Drawing: Emma Thompson as Mrs Lovett in Sweeney Todd

emma thompson sweeney

Emma Thompson returned to musical theatre after a 30 year break to make her New York stage debut in Sweeney Todd: The Demon Barber of Fleet Street to critical acclaim alongside Bryn Terfel as the serial-killing shaver. She last appeared on the boards in London in 1989 in Look Back in Anger. With her then husband Kenneth Branagh and in the musical Me and My Girl with Robert Lindsay in 1985.

For five performances she played Mrs Lovett, London’s worst pie maker in the concert production of the Sondheim’s classic, seminal musical at the Avery Fisher Hall at the Lincoln Centre for the Performing Arts in the Big Apple. Backed by the New York Philharmonic Emma wowed the critics last month, one saying she, “not only held her own against more experienced vocalists, but wound up running off with the show”.

I quickly drew this minimal line drawing when I found out she would be attending the Empire Awards at the end of March, where she was nominated for Saving Mr Banks. Like the trooper she is, Emma signed for everyone, including my sketch, “Oh Sweeney,” she smiled, “I hope you win,” I said. “So do I,” she replied – and she did.

Drawing: Bryn Terfel in Sweeney Todd

Sweeney Todd NY

Legendary Welsh bass-baritone Bryn Terfel was born Bryn Terfel Jones, but there was already another Welsh baritone named Bryn Jones, so chose Bryn Terfel as his professional moniker. Well, that’s sorted and he signed that name on my sketch of him as the title character in the concert performance of Sweeney Todd, The Demon Barber of Fleet Street. Sonheim’s musical thriller was staged at the Avery Fisher Theater, Lincoln Centre in New York last month (March 2014) with Emma Thompson returning to musical theatre as Mrs Lovett.
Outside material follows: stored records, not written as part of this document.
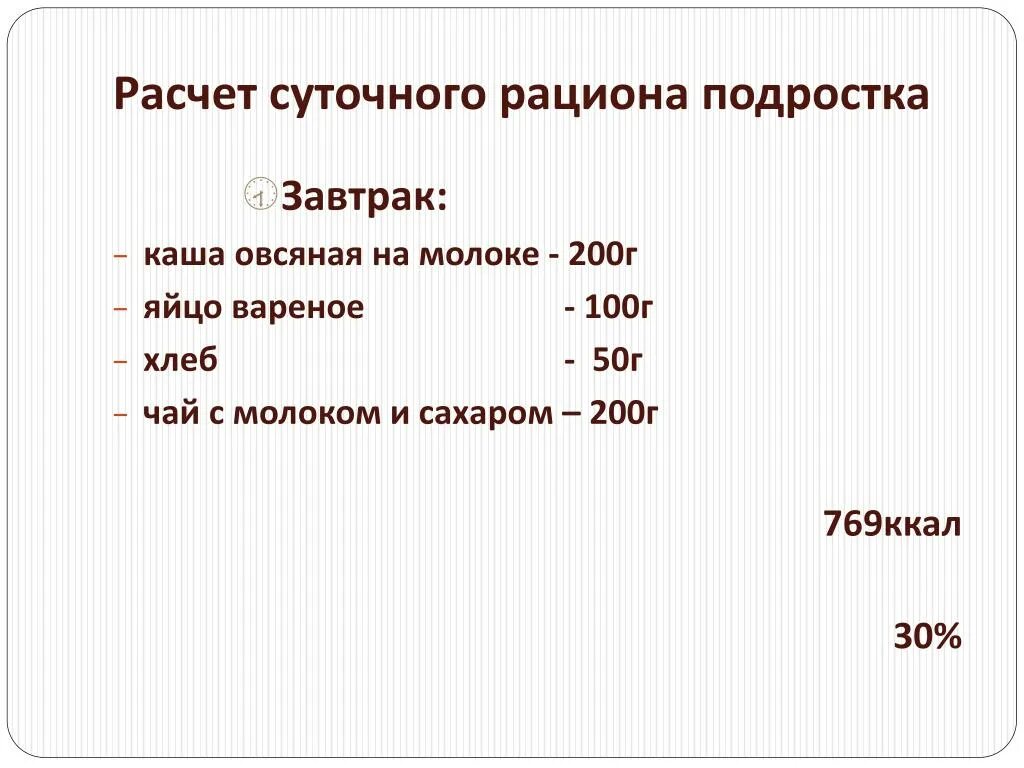 Расчет суточного рациона подростка

Завтрак:

- каша овсяная на молоке - 200г
- яйцо вареное - 100г
- хлеб - 50г
- чай с молоком и сахаром – 200г

769ккал

30%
Bryn signed the drawing at the Royal Opera House stage door before his final performance as Mephistopheles in David McVicar’s Faust.
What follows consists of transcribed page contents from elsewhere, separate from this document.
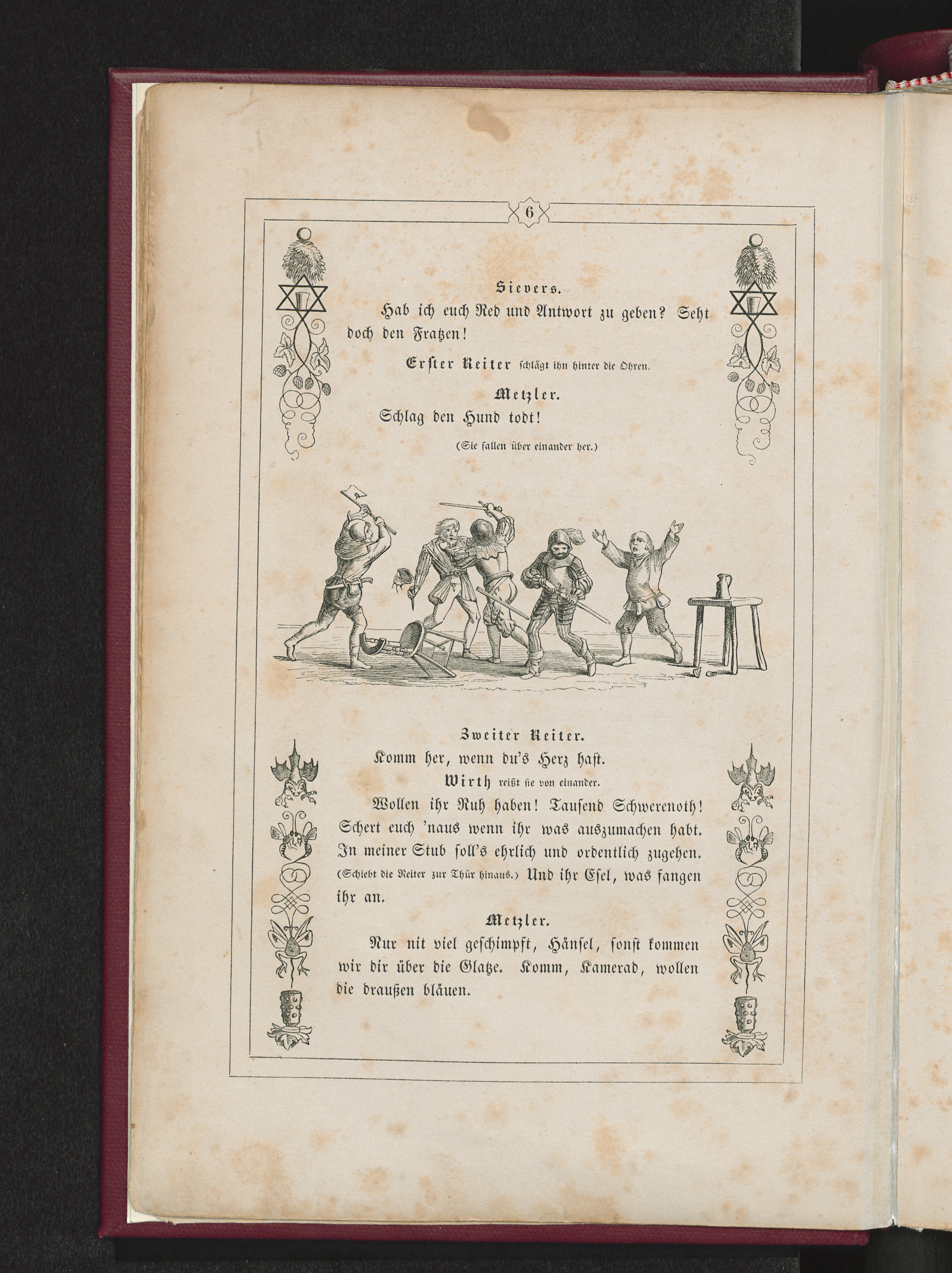 6

Sievers.

Hab ich euch Red und Antwort zu geben? Seht doch den Fratzen!

Erster Reiter schlägt ihn hinter die Ohren.

Metzler.

Schlag den Hund todt!

(Sie fallen über einander her.)

Zweiter Reiter.

Komm her, wenn du's Herz hast.

Wirth reißt sie von einander.

Wollen ihr Ruh haben! Tausend Schwerenoth! Schert euch 'naus wenn ihr was auszumachen habt. In meiner Stub soll's ehrlich und ordentlich zugehen. (Schiebt die Reiter zur Thür hinaus.) Und ihr Esel, was fangen ihr an.

Metzler.

Nur nit viel geschimpft, Hänsel, sonst kommen wir dir über die Glatze. Komm, Kamerad, wollen die draußen bläuen.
Drawing: Imelda Staunton and Michael Ball in Sweeney Todd

Staunton+Ball001

Imelda Staunton and Michael Ball won every major award in the acclaimed revival of Stephen Sondheim’s Sweeney Todd at London’s Adelphi Theatre, including the Olivier for Best Actress and Actor in a musical respectively. They signed this sketch at the theatre for me in May 2012.